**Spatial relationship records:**
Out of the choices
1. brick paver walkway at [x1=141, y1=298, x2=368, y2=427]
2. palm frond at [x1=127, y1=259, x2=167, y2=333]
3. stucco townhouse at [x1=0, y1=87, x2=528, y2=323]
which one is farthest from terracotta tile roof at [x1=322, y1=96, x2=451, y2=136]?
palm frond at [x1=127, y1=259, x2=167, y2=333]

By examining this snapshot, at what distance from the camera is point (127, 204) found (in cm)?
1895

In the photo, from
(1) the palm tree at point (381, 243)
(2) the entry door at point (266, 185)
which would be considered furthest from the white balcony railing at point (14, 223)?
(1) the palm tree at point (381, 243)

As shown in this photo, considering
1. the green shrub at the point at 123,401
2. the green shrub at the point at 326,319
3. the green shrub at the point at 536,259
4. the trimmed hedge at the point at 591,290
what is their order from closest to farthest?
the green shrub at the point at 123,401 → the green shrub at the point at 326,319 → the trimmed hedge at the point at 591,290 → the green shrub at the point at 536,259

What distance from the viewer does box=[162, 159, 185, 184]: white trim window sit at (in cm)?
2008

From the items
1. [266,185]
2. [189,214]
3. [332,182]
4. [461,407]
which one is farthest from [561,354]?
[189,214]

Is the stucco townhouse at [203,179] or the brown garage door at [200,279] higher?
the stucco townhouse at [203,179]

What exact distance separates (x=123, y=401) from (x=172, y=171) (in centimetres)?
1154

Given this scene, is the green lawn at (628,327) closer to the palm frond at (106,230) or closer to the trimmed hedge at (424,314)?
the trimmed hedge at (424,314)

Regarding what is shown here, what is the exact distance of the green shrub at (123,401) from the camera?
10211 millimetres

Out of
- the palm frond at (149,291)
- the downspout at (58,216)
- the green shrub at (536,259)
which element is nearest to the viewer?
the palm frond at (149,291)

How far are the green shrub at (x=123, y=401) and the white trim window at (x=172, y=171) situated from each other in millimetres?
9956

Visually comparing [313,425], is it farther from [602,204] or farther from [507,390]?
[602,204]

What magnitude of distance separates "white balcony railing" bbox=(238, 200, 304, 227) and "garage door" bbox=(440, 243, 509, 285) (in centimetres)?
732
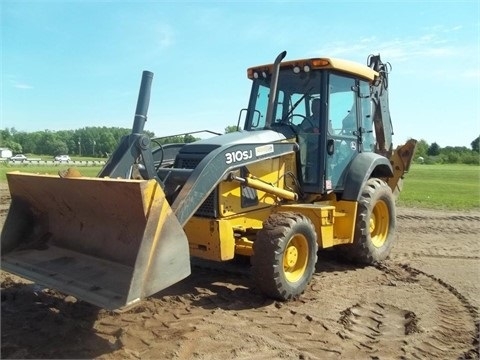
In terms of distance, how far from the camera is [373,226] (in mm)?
7504

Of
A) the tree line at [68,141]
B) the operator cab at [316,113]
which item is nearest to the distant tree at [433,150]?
the tree line at [68,141]

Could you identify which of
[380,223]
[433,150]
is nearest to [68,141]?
[433,150]

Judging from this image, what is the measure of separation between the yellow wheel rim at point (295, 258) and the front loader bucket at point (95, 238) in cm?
157

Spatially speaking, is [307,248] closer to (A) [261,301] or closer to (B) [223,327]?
(A) [261,301]

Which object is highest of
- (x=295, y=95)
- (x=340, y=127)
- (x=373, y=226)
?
(x=295, y=95)

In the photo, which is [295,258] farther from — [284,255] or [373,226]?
[373,226]

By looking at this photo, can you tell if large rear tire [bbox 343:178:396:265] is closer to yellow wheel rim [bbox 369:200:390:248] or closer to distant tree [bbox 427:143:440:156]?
yellow wheel rim [bbox 369:200:390:248]

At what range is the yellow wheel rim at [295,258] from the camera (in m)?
5.37

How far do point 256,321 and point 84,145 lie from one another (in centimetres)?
10788

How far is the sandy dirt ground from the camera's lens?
3.96 m

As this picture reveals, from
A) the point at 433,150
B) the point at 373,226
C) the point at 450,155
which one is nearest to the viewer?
the point at 373,226

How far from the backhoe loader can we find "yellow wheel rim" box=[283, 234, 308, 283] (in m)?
0.02

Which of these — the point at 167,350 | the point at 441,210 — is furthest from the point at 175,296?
the point at 441,210

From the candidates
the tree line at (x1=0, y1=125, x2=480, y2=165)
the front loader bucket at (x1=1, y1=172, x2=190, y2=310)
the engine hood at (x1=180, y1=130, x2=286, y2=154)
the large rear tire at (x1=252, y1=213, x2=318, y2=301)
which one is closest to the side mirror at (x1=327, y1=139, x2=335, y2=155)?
the engine hood at (x1=180, y1=130, x2=286, y2=154)
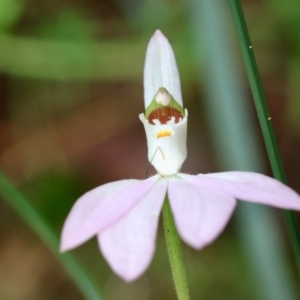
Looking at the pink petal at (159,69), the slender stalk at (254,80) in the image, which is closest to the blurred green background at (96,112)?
the pink petal at (159,69)

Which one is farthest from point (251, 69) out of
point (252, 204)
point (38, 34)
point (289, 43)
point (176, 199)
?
point (38, 34)

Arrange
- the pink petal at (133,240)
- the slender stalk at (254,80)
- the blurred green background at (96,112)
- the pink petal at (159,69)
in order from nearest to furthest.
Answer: the pink petal at (133,240) < the slender stalk at (254,80) < the pink petal at (159,69) < the blurred green background at (96,112)

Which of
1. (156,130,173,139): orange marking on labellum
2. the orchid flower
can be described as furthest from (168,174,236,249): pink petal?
(156,130,173,139): orange marking on labellum

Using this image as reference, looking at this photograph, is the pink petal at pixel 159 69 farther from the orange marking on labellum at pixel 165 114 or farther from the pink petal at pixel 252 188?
the pink petal at pixel 252 188

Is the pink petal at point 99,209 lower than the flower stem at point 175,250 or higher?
higher

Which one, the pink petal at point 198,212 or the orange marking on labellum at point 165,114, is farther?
the orange marking on labellum at point 165,114

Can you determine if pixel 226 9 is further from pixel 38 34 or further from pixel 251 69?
pixel 251 69

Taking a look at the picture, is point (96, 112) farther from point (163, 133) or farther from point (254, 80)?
point (254, 80)
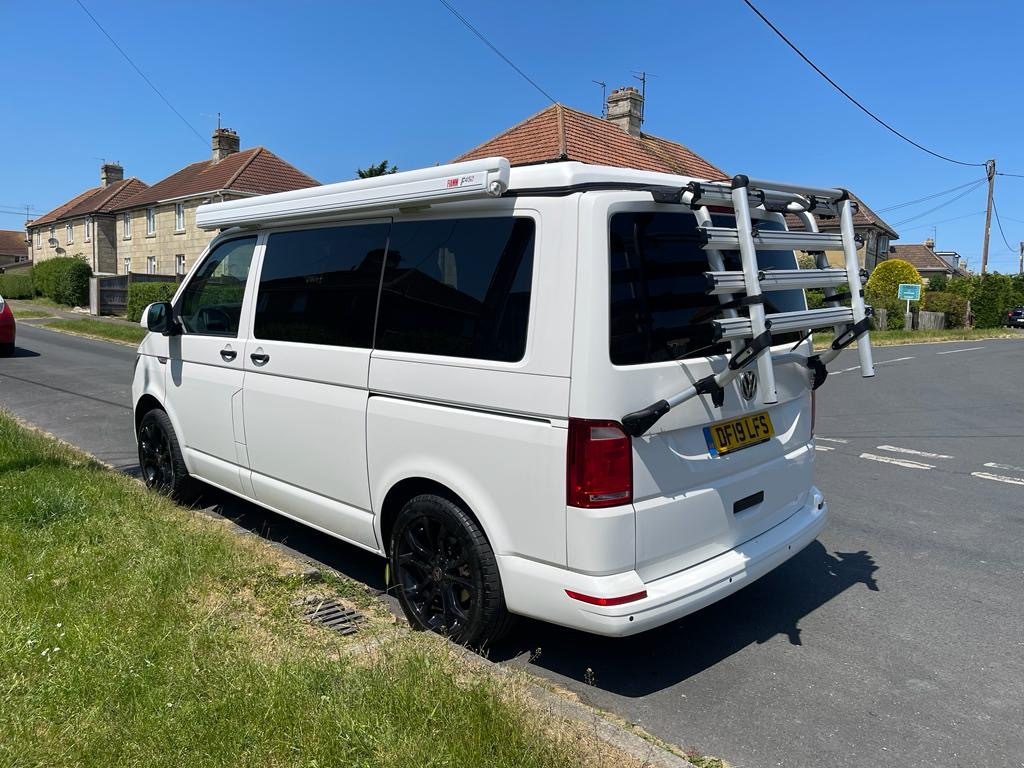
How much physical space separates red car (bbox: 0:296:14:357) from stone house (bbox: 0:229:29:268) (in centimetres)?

**WHAT IS REQUIRED:**
Leave every image out, and retype the material exactly.

**TASK OUTPUT:**
Out of the choices
1. brick paver walkway at [x1=141, y1=298, x2=368, y2=427]
2. palm frond at [x1=127, y1=259, x2=167, y2=333]
3. stucco townhouse at [x1=0, y1=87, x2=528, y2=323]
which one is farthest from terracotta tile roof at [x1=322, y1=96, x2=451, y2=136]?
palm frond at [x1=127, y1=259, x2=167, y2=333]

By examining this snapshot, at what distance from the camera is point (127, 204) found (in cm)?
1895

In the photo, from
(1) the palm tree at point (381, 243)
(2) the entry door at point (266, 185)
which would be considered furthest from the white balcony railing at point (14, 223)?
(1) the palm tree at point (381, 243)

As shown in this photo, considering
1. the green shrub at the point at 123,401
2. the green shrub at the point at 326,319
3. the green shrub at the point at 536,259
4. the trimmed hedge at the point at 591,290
what is their order from closest to farthest?
the green shrub at the point at 123,401 → the green shrub at the point at 326,319 → the trimmed hedge at the point at 591,290 → the green shrub at the point at 536,259

What distance from the viewer does box=[162, 159, 185, 184]: white trim window sit at (in cm)?
2008

From the items
1. [266,185]
2. [189,214]
3. [332,182]
4. [461,407]
which one is farthest from [561,354]?
[189,214]

Is the stucco townhouse at [203,179] or the brown garage door at [200,279] higher?
the stucco townhouse at [203,179]

What exact distance separates (x=123, y=401) from (x=172, y=171) (in centimetres)?
1154

Given this scene, is the green lawn at (628,327) closer to the palm frond at (106,230) or closer to the trimmed hedge at (424,314)?
the trimmed hedge at (424,314)

Regarding what is shown here, what is the exact distance of the green shrub at (123,401) from the camera?
10211 millimetres

Out of
- the palm frond at (149,291)
- the downspout at (58,216)
- the green shrub at (536,259)
which element is nearest to the viewer?
the palm frond at (149,291)

How far are the green shrub at (x=123, y=401) and the white trim window at (x=172, y=171) situated from each other in millimetres?
9956

Visually comparing [313,425], is it farther from [602,204] or farther from [507,390]?
[602,204]

What magnitude of distance separates "white balcony railing" bbox=(238, 200, 304, 227) and "garage door" bbox=(440, 243, 509, 285) (in centimetres)?
732
In terms of distance, how far from the camera is [373,226] (in mm)?
7504

Of
A) the tree line at [68,141]
B) the operator cab at [316,113]
which item is nearest to the distant tree at [433,150]?
the tree line at [68,141]

Could you identify which of
[380,223]
[433,150]
is nearest to [68,141]?
[433,150]

Judging from this image, what is the measure of separation between the yellow wheel rim at point (295, 258) and the front loader bucket at point (95, 238) in cm?
157

Spatially speaking, is [307,248] closer to (A) [261,301] or closer to (B) [223,327]?
(A) [261,301]

Which object is highest of
- (x=295, y=95)
- (x=340, y=127)
- (x=373, y=226)
?
(x=295, y=95)

In the photo, which is [295,258] farther from — [284,255] or [373,226]?
[373,226]

By looking at this photo, can you tell if large rear tire [bbox 343:178:396:265] is closer to yellow wheel rim [bbox 369:200:390:248] or closer to distant tree [bbox 427:143:440:156]?
yellow wheel rim [bbox 369:200:390:248]

At what range is the yellow wheel rim at [295,258] from the camera (in m)?
5.37

How far do point 256,321 and point 84,145 lie from one another (in centimetres)?
10788

How far is the sandy dirt ground from the camera's lens?
3.96 m

As this picture reveals, from
A) the point at 433,150
B) the point at 373,226
C) the point at 450,155
which one is nearest to the viewer?
the point at 373,226

How far from the backhoe loader can we find "yellow wheel rim" box=[283, 234, 308, 283] (in m)?
0.02

Which of these — the point at 167,350 | the point at 441,210 — is furthest from the point at 175,296?
the point at 441,210

From the candidates
the tree line at (x1=0, y1=125, x2=480, y2=165)
the front loader bucket at (x1=1, y1=172, x2=190, y2=310)
the engine hood at (x1=180, y1=130, x2=286, y2=154)
the large rear tire at (x1=252, y1=213, x2=318, y2=301)
which one is closest to the side mirror at (x1=327, y1=139, x2=335, y2=155)?
the engine hood at (x1=180, y1=130, x2=286, y2=154)
Looking at the pink petal at (159,69), the slender stalk at (254,80) in the image, which is closest to the blurred green background at (96,112)?
the pink petal at (159,69)

Which one is farthest from point (251, 69) out of
point (252, 204)
point (38, 34)
point (289, 43)
point (176, 199)
?
point (38, 34)

Arrange
- the pink petal at (133,240)
- the slender stalk at (254,80)
- the blurred green background at (96,112)
- the pink petal at (159,69)
in order from nearest to furthest.
Answer: the pink petal at (133,240) < the slender stalk at (254,80) < the pink petal at (159,69) < the blurred green background at (96,112)

Which of
1. (156,130,173,139): orange marking on labellum
2. the orchid flower
can be described as furthest from (168,174,236,249): pink petal?
(156,130,173,139): orange marking on labellum

Using this image as reference, looking at this photograph, is the pink petal at pixel 159 69 farther from the orange marking on labellum at pixel 165 114 or farther from the pink petal at pixel 252 188?
the pink petal at pixel 252 188

Is the pink petal at point 99,209 lower than the flower stem at point 175,250 or higher?
higher

Which one, the pink petal at point 198,212 or the orange marking on labellum at point 165,114, is farther?
the orange marking on labellum at point 165,114

Can you determine if pixel 226 9 is further from pixel 38 34 or further from pixel 251 69?
pixel 251 69

Taking a look at the picture, is point (96, 112) farther from point (163, 133) or farther from point (254, 80)?
point (254, 80)
How much physical space separates red car (bbox: 0:296:14:357) from stone house (bbox: 0:229:29:268) (in centimetres)?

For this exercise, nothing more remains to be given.